They fight technology each time something new shows up. When they lose, as they have so far, it turns out they actually win. But they still fight the next time.
The "they" I speak of are copyright holders - in particular, those in the entertainment industry. They fought audiotape, VCRs and digital audio tape (DAT), and now are fighting MP3 music technology and the Internet. Each time the copyright holders have lost all or most of their arguments when they have gone to court.
In one case, regarding DAT recorders, the copyright holders went to Congress to get what they could not get in court. Much of the ugly history can be found at http://www.hrrc.org/history. html. Each time they have fought, the principal effect has turned out to be a delay in the widespread availability of some new technology.
Considering the clarity of the US Supreme Court decision in a separate VCR case, it is not hard to see why the copyright people went to Congress instead of depending on the courts: "The sale of copying equipment . . . does not constitute contributory infringement if the product is widely used for legitimate, unobjectionable purposes or, indeed, is merely capable of substantial noninfringing uses." Yet, last year copyright holders did the same thing again and went to court in an attempt to get a portable MP3 player banned from sale in the US. Copyright holders again lost in court, although they could still appeal to the Supreme Court.
What's wrong with this picture?
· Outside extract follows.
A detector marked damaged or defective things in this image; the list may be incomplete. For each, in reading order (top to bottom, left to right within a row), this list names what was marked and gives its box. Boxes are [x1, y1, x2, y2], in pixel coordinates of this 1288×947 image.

Every time the entertainment industry has lost its argument and the new technology has become widely available, the industry has made a pile of money. The best example is VCRs. The movie industry now makes almost as much money from video sales as it does from first-run theatre tickets. VCRs have provided a way for the movie people to sell to couch potatoes. One area in which this has not happened is with DAT; the legal delay seems to have killed the technology.
There may be a hint that learning is going on in the copyright world. The Recording Industry Association of America (http://www.riaa.org) is working on a plan that will permit the sale of MP3 devices (which the courts might force anyway) in exchange for an agreement by equipment vendors to also support some yet-to-be-finalised secure digital audio technology in the future.
But what I don't see is real thinking. Why don't copyright owners determine new ways to do business in which consumer honesty is not penalised as much as it is with CDs -- in which the sale price is 10 to 15 times the manufacturing cost (and you know the artists are not getting all the difference). If I could legally download a single song over the Net for 50 cents, I'd do that in a heartbeat rather than go through the pain of copying a friend's CD or using an illegal download site that might keep a log of visitors.
Disclaimer: Real thinking is what Harvard is all about, but the above lament is mine alone.